Start of Reading text
The Accountant is Ben Affleck’s third Batman movie this year … in a manner of speaking. It’s also the best one, but don’t get too amped about a movie’s ability to clear a bar that was already on the ground.

If Affleck’s upcoming Live by Night (a 1930s gangster film he also directed) is Affleck’s prestige play for 2016, The Accountant is the popcorn. Nothing wrong with that, but this is the stale stuff bagged and resold over the course of a slow week at the theater — a soft, over-salted, lukewarm mix of A Beautiful Mind, Good Will Hunting, The Bourne Identity and John Wick, with none of the flavor profiles.

Don’t be fooled by Affleck stressing this as his respite from superhero cinema. (Side note: For a guy as commercially and critically successful as Affleck, he’s certainly got an apology complex.) He’s maximizing the mileage on his Bat bod, and his face is an inker’s ideal — cleft, chisels and furrows foretelling clouded, crowded thoughts. The only difference in The Accountant? He never covers it with a cowl.

Eventually, The Accountant goes full-bore origin story on Christian Wolff, a high-functioning autistic man with sensory processing disorder who proves to be as supernaturally effective with fists and firearms as he is at un-cooking the books for dealers and despots. Not for nothing does Christian stuff a vintage collectible comic book in his go-bag should he need to move it for cash.
End of Reading text
Start of Data provided
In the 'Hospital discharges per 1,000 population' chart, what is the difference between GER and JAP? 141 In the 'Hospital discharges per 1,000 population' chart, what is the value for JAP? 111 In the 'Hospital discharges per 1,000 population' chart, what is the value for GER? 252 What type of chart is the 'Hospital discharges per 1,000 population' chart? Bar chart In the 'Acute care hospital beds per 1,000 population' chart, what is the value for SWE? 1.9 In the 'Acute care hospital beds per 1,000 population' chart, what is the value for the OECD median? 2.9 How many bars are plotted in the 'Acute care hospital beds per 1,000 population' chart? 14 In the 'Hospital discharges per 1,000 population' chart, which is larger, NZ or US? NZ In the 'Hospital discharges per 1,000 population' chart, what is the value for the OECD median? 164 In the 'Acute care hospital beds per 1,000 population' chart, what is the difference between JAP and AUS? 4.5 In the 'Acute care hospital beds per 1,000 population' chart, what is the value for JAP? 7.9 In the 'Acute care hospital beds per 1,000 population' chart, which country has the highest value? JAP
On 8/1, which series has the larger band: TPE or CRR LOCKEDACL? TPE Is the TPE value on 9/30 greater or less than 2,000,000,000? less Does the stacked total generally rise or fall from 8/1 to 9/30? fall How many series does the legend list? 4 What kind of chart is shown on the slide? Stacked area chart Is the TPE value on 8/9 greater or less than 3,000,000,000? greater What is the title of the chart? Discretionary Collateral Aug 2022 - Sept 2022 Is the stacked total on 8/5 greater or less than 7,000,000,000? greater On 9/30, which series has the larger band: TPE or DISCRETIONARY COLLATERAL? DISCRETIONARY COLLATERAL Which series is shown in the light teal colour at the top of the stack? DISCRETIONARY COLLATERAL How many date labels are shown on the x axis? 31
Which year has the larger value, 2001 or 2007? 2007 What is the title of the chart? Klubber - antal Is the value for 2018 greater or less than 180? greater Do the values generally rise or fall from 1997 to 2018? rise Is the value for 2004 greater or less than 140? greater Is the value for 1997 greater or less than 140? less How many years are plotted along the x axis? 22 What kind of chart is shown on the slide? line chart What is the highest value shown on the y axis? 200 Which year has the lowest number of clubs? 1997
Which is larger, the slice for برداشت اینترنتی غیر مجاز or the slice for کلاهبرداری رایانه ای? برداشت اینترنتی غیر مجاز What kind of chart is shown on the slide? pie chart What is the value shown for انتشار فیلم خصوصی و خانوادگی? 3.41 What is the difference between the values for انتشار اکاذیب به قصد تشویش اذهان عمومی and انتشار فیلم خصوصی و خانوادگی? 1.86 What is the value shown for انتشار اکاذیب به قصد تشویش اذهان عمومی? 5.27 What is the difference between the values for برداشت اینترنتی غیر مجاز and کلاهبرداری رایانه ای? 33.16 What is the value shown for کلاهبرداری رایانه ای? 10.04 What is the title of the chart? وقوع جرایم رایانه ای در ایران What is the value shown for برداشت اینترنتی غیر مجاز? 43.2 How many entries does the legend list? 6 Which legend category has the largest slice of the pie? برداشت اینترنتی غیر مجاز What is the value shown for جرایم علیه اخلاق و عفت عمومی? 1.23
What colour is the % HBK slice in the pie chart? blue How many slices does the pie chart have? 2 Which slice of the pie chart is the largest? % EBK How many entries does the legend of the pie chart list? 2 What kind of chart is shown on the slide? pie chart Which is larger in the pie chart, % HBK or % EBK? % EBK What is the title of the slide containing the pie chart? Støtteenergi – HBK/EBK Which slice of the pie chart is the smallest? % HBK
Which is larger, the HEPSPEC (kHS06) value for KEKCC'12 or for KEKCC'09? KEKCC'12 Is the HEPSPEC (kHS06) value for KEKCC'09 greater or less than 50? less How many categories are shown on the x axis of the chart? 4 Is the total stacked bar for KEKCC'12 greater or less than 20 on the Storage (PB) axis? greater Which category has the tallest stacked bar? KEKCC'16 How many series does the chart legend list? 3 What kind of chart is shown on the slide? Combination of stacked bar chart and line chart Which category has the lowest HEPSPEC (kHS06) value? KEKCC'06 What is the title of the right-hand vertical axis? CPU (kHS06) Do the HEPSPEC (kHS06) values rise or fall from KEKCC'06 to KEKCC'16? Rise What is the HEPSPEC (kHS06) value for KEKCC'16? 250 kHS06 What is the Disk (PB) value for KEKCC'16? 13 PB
End of Data provided
**Work item A**
Answer these questions using the review of The Accountant:
(i) Which 1930s gangster film did Affleck also direct?
(ii) What does Christian Wolff pack in his go-bag?
(iii) What does Affleck never cover his face with in The Accountant?
**Work item B**
Carry on the review of The Accountant from its last sentence.
The listing has no connection to the review of The Accountant.

**Exercise result A**
(i) Live by Night
(ii) A vintage collectible comic book
(iii) A cowl

**Exercise result B**
Another character even takes a hard left into Commissioner Gordon territory. “I’ll handle this accountant,” scowls a scalawag. “He’s just an accountant!,” screams a hapless sap. Sirs, have you not read The Red Ledger Chronicles? (No such graphic novel exists, but if this movie’s a hit …)

I’m hardly averse to would-be superhero movies wearing the threads of upmarket fall dramas. Unbreakable remains M. Night Shyamalan’s best film, in part because it embraces its idiosyncratic, icy reserve. The Accountant does, too, in the first act before immolating it with a four-blowtorch attack of dopey sentiment, clunky exposition, unsurprising surprises and illogical twists. After 128 minutes, that intriguing setup feels four movies ago.

In fact, The Accountant is nearly as sprawling and overstuffed as the last job-as-metaphorical-movie-title film from writer Bill Dubuque, 2014’s The Judge. At least there’s no moment where you worry Affleck might have slept with his own daughter; in fact, underplaying romantic sparks with a character played by Anna Kendrick is among its few surefooted steps. But Dubuque’s M.O. again seems to be stacking towers of stuff, like a compulsive hoarder of narrative tropes, to distract you from the hollow center.

At least The Accountant’s depiction of autism is a far cry from the cloddish / camera-carrying savant brother in The Judge. This isn’t Captain Autismo. What Affleck (and Dubuque) get right about Christian exceed the sort of tics insensitive to real-life inspiration; four autism consultants are credited. Through careful characterization and thoughtful performance, The Accountant avoids unsavory areas of exploitation that might equate “autistic” with “dark,” “edgy” and “weird.”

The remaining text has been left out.